Во второй день праздника, кроме Леона, – он живет у нас, – мы увидели в
скромном нашем жилище Александра. Он привел Соболевского, и mylord
qu’importe смеялся, по своему обыкновению, над половиной вселенной
(selon ses habitudes, mylord qu’importe n’a pas manque de tourner en
ridicule la moitie de l’univers)…" "Совершеннолетие
наследника, – пишет от того же числа Сергей Львович, – отпраздновали
самым торжественным образом. Много больших наград. Александр мне
объявил, а Плетнев подтвердил, что Жуковский (я на него сердит – не
кажет уже давно к нам носа) получил пожизненную аренду в три тысячи
рублей серебром, что составляет более десяти тысяч. Конечно, Жуковский
остался очень доволен. Зато мы нашими денежными обстоятельствами, не
скрою от тебя, милая Оля, как нельзя больше недовольны. Не знаю, как
обернуться. Долг за имение внесу, но что же будет дальше? Посоветуюсь с
Александром, пока он еще не уехал. К кому же мне обратиться, как не к
нему?" И действительно, материальное положение стариков было
весьма плохо. Об этом, а также и о своей незавидной обстановке отец мой
писал своей матери, Луизе Матвеевне (на французском языке), 19 апреля
1834 года следующее: "Получая весьма скудное жалованье, я, как
вам известно, не мог жить больше в Петербурге. Отказавшись от света, я
должен был оставить Петербург и искать другого места, чтобы содержать
себя жалованьем и не делать долгов. Случай забросил меня в Варшаву.

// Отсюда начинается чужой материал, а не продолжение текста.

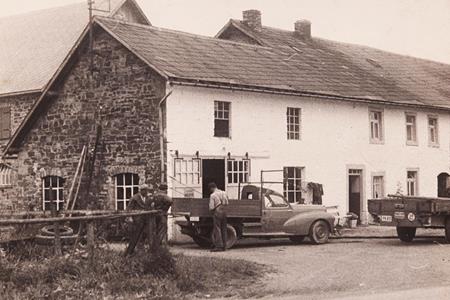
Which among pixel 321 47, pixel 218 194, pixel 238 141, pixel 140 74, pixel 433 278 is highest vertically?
pixel 321 47

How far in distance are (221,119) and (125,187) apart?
11.8 feet

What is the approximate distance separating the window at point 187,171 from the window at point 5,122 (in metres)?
13.0

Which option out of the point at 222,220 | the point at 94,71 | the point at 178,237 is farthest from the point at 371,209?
the point at 94,71

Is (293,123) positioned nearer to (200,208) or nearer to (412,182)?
(200,208)

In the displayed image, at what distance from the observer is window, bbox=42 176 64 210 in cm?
2408

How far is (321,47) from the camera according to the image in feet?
111

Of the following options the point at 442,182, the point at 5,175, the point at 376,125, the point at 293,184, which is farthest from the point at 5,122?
the point at 442,182

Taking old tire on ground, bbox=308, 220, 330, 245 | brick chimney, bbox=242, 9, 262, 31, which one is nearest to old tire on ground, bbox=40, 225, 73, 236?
old tire on ground, bbox=308, 220, 330, 245

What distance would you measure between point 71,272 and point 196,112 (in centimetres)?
1110

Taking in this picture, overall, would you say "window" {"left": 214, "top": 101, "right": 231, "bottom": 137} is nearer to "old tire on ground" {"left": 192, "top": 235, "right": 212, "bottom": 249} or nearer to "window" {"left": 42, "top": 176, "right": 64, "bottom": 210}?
"old tire on ground" {"left": 192, "top": 235, "right": 212, "bottom": 249}

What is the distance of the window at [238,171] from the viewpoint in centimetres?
2277

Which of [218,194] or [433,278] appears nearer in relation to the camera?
[433,278]

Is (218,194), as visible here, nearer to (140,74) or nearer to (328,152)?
(140,74)

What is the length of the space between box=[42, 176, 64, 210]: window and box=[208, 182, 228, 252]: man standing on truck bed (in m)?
7.29
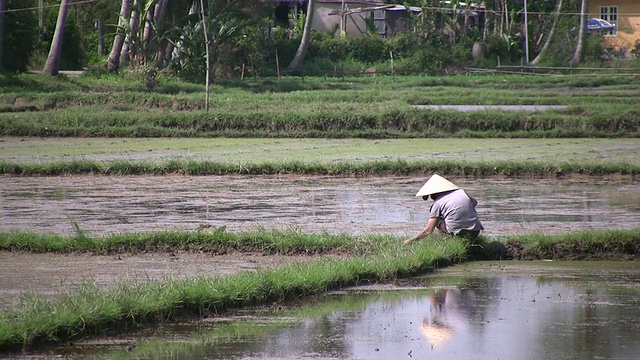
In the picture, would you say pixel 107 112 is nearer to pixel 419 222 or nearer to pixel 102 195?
pixel 102 195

Жалованье мое, правда, увеличилось, но житье здесь несравненно дороже.
Довольно сказать, что обыкновенные цены на провизию гораздо выше тех,
какие у вас были в Екатеринославе в голодное время. Три четверти моего
жалованья идут на стол, на содержание вольных людей (ибо, кроме лакея и
горничной, у меня нет крепостных) и на содержание дома. Остальной
четверти едва достаточно для одежды и непредвиденных расходов. Круг
знакомства нашего хотя и тесен, но жене необходимо бывать в доме
светлейших, а от частых приглашений княгини Елизаветы Алексеевны
отказаться просто невозможно. Должность, мною занимаемая,
такого рода, что я должен иногда бывать там, где совсем не хочется, и
держать пару лошадей, которых давно бы продал. Словом, жалованья мало, а
долгов боюсь хуже огня. Случилось мне раза два быть представленным к
награде: вместо чинов и крестов взял деньги; и вперед сделаю то же. Вот я
бы и за выслугу лет отказался от чина, но делать нечего – дали, и я
должен внести за повышение месячное жалованье, т. е. оставаться целый
месяц без гроша. Такие случаи бывают нередки; к тому же всякий
неожиданный расход, как, например, плата докторам – что уже несколько
раз здесь случалось, – уничтожает вдруг все расчеты и запасные деньги.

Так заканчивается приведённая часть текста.